## EXERCISE BRIEF
Look through the entries below and extract exactly the lines from the one containing "Out Mini Keychains" through the one containing "Mermaid Bella", ends included.

## PROVIDED RECORDS
┌──
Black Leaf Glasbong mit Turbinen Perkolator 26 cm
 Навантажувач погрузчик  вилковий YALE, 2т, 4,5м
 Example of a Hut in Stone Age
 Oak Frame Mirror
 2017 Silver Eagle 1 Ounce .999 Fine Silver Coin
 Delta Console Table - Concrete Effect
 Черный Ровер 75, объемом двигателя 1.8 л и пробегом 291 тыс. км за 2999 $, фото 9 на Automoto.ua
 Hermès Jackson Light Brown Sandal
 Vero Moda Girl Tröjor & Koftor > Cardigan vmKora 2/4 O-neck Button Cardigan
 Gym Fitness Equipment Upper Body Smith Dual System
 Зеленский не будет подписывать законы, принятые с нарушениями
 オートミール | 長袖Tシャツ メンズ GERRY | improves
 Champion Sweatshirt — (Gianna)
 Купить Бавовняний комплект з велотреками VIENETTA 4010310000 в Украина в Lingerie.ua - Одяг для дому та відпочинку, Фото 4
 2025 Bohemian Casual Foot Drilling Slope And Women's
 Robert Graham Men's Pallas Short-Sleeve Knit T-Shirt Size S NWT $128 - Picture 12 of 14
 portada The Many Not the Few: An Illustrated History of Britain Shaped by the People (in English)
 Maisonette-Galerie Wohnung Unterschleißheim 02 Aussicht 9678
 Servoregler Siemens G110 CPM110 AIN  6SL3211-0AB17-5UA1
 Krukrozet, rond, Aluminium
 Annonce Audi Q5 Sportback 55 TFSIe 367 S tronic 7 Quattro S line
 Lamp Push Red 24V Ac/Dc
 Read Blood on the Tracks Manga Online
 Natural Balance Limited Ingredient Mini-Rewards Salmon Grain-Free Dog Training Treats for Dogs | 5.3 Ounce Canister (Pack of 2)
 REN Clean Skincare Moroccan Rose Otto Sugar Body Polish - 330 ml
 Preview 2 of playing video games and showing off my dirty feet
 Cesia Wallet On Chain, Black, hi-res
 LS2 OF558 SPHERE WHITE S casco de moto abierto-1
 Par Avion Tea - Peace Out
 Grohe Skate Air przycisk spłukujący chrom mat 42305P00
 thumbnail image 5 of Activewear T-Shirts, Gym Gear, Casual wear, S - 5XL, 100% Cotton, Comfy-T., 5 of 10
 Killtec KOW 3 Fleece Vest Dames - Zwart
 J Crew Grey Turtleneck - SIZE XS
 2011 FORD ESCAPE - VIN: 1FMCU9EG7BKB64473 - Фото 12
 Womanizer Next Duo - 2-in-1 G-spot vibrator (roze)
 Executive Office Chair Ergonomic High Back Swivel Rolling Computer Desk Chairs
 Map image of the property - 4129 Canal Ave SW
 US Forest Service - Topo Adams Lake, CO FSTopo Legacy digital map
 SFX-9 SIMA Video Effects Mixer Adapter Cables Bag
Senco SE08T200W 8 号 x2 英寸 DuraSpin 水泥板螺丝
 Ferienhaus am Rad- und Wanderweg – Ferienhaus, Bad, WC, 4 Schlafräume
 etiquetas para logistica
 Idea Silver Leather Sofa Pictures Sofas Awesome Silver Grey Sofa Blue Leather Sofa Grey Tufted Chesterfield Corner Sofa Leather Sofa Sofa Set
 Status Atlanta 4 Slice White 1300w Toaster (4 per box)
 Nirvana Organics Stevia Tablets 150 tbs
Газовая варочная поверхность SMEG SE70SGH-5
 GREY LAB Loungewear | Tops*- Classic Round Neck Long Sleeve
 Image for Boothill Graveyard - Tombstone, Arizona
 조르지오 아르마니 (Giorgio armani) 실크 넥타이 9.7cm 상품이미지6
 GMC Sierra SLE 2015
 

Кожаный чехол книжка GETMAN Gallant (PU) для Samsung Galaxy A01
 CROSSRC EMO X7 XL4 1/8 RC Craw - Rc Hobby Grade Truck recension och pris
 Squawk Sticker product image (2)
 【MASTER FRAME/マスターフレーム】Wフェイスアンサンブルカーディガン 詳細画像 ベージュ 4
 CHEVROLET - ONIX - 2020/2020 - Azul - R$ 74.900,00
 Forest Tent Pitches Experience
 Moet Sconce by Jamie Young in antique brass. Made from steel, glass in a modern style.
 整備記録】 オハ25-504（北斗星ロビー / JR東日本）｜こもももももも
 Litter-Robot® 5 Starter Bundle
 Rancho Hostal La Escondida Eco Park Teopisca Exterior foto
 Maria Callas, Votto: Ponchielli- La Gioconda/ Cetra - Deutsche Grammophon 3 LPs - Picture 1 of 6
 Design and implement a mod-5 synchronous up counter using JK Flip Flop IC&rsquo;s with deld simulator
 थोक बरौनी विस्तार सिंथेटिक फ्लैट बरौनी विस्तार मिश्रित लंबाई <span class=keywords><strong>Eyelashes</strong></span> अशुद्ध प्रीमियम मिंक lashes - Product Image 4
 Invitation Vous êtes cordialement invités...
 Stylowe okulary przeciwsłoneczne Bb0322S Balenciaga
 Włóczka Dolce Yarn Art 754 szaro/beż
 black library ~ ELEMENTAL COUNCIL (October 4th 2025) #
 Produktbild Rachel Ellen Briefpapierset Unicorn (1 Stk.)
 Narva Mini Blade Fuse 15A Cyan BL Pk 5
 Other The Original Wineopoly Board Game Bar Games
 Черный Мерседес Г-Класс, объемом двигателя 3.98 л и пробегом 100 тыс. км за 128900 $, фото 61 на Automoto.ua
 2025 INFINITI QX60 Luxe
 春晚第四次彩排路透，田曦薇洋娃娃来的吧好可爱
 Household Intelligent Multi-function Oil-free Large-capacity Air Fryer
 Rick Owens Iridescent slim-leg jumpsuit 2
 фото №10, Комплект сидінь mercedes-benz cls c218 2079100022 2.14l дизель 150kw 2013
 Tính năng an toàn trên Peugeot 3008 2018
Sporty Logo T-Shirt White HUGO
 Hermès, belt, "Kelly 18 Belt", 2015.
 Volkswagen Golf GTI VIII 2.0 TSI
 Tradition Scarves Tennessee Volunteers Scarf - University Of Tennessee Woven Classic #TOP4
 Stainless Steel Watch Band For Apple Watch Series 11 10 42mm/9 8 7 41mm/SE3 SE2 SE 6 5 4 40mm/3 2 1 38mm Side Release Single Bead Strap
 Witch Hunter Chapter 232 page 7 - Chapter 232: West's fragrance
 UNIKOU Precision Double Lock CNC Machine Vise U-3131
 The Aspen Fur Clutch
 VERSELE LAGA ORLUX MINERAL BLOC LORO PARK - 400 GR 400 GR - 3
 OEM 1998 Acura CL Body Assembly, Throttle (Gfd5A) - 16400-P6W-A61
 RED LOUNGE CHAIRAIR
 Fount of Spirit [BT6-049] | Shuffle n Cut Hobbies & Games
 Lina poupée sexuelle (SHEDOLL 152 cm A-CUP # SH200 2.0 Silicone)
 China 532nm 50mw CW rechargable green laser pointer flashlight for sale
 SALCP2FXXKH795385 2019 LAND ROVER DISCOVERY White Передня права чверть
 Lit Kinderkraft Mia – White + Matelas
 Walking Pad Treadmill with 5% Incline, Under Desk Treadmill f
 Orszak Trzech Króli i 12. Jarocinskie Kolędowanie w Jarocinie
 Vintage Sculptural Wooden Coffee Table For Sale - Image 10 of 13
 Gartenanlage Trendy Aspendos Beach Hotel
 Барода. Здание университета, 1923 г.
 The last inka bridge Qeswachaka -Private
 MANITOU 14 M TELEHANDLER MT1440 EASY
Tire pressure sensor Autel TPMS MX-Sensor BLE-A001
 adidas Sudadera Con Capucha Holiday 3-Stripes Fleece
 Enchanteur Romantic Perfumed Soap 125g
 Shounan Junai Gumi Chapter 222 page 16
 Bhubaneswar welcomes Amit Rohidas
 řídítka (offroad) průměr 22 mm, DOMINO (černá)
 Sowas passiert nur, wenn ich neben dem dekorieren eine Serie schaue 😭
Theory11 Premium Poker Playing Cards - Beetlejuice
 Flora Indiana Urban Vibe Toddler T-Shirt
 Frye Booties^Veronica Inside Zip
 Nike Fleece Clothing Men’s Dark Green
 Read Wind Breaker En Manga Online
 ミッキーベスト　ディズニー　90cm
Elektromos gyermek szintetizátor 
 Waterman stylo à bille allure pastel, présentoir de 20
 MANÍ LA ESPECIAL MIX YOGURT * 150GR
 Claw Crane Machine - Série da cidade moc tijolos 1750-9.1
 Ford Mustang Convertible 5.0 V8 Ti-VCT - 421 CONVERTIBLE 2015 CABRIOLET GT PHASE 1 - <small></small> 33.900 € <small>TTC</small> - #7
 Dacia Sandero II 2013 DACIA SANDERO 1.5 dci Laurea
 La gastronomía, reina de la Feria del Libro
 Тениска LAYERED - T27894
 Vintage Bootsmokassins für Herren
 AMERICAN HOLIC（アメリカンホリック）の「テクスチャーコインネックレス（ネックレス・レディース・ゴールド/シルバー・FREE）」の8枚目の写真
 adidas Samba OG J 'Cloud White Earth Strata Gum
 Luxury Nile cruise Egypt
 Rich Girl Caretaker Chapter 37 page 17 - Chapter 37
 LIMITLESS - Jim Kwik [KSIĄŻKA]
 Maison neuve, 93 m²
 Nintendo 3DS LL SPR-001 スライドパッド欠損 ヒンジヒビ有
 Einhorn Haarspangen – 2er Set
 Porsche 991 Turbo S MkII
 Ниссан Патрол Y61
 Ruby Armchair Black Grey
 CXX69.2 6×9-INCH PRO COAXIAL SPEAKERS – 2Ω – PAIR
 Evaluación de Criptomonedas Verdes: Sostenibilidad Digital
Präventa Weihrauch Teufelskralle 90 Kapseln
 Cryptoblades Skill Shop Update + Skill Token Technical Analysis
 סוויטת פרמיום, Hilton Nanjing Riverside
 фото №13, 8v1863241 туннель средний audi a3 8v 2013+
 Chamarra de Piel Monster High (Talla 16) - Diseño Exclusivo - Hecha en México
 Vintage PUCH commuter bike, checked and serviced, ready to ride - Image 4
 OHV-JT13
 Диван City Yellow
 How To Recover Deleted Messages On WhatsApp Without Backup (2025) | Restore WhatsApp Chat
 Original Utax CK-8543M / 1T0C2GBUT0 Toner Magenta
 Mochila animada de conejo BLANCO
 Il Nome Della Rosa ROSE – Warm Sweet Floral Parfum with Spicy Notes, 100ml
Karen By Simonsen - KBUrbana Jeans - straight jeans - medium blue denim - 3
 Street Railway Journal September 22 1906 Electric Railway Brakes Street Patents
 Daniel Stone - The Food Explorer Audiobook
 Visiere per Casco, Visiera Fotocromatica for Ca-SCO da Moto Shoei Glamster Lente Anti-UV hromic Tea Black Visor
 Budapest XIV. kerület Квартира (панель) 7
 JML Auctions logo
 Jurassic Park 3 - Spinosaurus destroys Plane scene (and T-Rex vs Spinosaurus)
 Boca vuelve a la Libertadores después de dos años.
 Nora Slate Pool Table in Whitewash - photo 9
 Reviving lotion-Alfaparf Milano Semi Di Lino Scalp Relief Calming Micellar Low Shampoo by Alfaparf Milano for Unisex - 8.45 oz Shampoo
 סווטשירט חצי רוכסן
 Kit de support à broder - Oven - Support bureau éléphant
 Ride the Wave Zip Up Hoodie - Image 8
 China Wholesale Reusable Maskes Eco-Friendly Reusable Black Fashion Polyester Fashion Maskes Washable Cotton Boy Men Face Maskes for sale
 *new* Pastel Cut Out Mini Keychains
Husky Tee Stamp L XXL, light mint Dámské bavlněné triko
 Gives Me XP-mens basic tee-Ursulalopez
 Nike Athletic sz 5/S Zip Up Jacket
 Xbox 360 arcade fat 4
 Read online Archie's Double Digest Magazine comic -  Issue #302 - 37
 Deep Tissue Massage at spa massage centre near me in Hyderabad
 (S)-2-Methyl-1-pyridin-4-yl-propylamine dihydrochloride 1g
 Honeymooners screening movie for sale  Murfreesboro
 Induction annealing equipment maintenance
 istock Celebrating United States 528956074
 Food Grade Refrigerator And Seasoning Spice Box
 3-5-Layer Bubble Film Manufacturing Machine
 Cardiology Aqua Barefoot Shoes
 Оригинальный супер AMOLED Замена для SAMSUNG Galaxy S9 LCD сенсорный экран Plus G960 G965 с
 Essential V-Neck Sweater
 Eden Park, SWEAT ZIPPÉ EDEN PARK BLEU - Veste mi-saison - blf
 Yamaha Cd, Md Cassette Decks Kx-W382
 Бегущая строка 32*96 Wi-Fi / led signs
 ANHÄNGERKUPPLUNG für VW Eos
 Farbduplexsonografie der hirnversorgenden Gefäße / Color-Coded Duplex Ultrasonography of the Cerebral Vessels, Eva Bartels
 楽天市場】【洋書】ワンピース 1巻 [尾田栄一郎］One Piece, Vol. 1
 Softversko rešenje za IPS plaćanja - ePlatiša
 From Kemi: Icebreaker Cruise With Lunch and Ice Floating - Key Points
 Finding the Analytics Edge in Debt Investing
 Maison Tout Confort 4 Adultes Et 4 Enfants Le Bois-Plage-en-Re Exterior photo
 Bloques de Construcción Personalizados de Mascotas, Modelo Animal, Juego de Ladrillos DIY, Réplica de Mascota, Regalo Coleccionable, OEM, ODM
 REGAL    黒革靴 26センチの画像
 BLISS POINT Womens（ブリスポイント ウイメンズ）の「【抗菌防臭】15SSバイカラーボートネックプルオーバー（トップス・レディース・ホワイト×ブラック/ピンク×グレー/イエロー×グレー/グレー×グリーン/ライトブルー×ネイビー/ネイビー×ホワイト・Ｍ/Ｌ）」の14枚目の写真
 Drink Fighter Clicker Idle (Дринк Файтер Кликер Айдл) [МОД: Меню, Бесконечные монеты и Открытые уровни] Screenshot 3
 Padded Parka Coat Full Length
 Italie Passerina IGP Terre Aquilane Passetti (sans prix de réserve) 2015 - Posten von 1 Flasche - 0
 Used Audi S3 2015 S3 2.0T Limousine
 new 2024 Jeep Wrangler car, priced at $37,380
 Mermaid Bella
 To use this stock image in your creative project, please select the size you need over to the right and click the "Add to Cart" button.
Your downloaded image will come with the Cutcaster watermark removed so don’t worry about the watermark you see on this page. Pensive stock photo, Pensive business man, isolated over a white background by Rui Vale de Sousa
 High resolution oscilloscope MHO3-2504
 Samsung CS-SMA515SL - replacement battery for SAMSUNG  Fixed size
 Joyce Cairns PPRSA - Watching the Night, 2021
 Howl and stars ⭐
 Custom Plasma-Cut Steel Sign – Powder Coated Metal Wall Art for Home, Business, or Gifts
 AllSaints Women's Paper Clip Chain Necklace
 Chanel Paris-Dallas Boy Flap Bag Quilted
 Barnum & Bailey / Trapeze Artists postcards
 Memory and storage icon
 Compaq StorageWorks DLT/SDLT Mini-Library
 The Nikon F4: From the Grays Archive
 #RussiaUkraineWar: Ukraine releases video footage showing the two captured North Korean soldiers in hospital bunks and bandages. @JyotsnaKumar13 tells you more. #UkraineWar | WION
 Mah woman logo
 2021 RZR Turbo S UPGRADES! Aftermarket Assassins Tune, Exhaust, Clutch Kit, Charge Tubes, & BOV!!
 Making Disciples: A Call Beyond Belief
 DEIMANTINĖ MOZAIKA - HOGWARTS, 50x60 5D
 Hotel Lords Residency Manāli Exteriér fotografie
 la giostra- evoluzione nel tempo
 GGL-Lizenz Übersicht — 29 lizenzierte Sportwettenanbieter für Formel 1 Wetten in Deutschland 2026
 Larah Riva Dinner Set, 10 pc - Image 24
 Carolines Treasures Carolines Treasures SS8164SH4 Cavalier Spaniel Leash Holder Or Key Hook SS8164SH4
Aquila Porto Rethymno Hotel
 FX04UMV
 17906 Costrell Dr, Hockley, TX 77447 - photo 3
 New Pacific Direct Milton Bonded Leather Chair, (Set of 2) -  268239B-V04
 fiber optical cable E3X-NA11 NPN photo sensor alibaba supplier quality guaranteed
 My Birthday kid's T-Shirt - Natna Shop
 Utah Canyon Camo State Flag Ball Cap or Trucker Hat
└──
## REPLY TO THE EXERCISE
 *new* Pastel Cut Out Mini Keychains
Husky Tee Stamp L XXL, light mint Dámské bavlněné triko
 Gives Me XP-mens basic tee-Ursulalopez
 Nike Athletic sz 5/S Zip Up Jacket
 Xbox 360 arcade fat 4
 Read online Archie's Double Digest Magazine comic -  Issue #302 - 37
 Deep Tissue Massage at spa massage centre near me in Hyderabad
 (S)-2-Methyl-1-pyridin-4-yl-propylamine dihydrochloride 1g
 Honeymooners screening movie for sale  Murfreesboro
 Induction annealing equipment maintenance
 istock Celebrating United States 528956074
 Food Grade Refrigerator And Seasoning Spice Box
 3-5-Layer Bubble Film Manufacturing Machine
 Cardiology Aqua Barefoot Shoes
 Оригинальный супер AMOLED Замена для SAMSUNG Galaxy S9 LCD сенсорный экран Plus G960 G965 с
 Essential V-Neck Sweater
 Eden Park, SWEAT ZIPPÉ EDEN PARK BLEU - Veste mi-saison - blf
 Yamaha Cd, Md Cassette Decks Kx-W382
 Бегущая строка 32*96 Wi-Fi / led signs
 ANHÄNGERKUPPLUNG für VW Eos
 Farbduplexsonografie der hirnversorgenden Gefäße / Color-Coded Duplex Ultrasonography of the Cerebral Vessels, Eva Bartels
 楽天市場】【洋書】ワンピース 1巻 [尾田栄一郎］One Piece, Vol. 1
 Softversko rešenje za IPS plaćanja - ePlatiša
 From Kemi: Icebreaker Cruise With Lunch and Ice Floating - Key Points
 Finding the Analytics Edge in Debt Investing
 Maison Tout Confort 4 Adultes Et 4 Enfants Le Bois-Plage-en-Re Exterior photo
 Bloques de Construcción Personalizados de Mascotas, Modelo Animal, Juego de Ladrillos DIY, Réplica de Mascota, Regalo Coleccionable, OEM, ODM
 REGAL    黒革靴 26センチの画像
 BLISS POINT Womens（ブリスポイント ウイメンズ）の「【抗菌防臭】15SSバイカラーボートネックプルオーバー（トップス・レディース・ホワイト×ブラック/ピンク×グレー/イエロー×グレー/グレー×グリーン/ライトブルー×ネイビー/ネイビー×ホワイト・Ｍ/Ｌ）」の14枚目の写真
 Drink Fighter Clicker Idle (Дринк Файтер Кликер Айдл) [МОД: Меню, Бесконечные монеты и Открытые уровни] Screenshot 3
 Padded Parka Coat Full Length
 Italie Passerina IGP Terre Aquilane Passetti (sans prix de réserve) 2015 - Posten von 1 Flasche - 0
 Used Audi S3 2015 S3 2.0T Limousine
 new 2024 Jeep Wrangler car, priced at $37,380
 Mermaid Bella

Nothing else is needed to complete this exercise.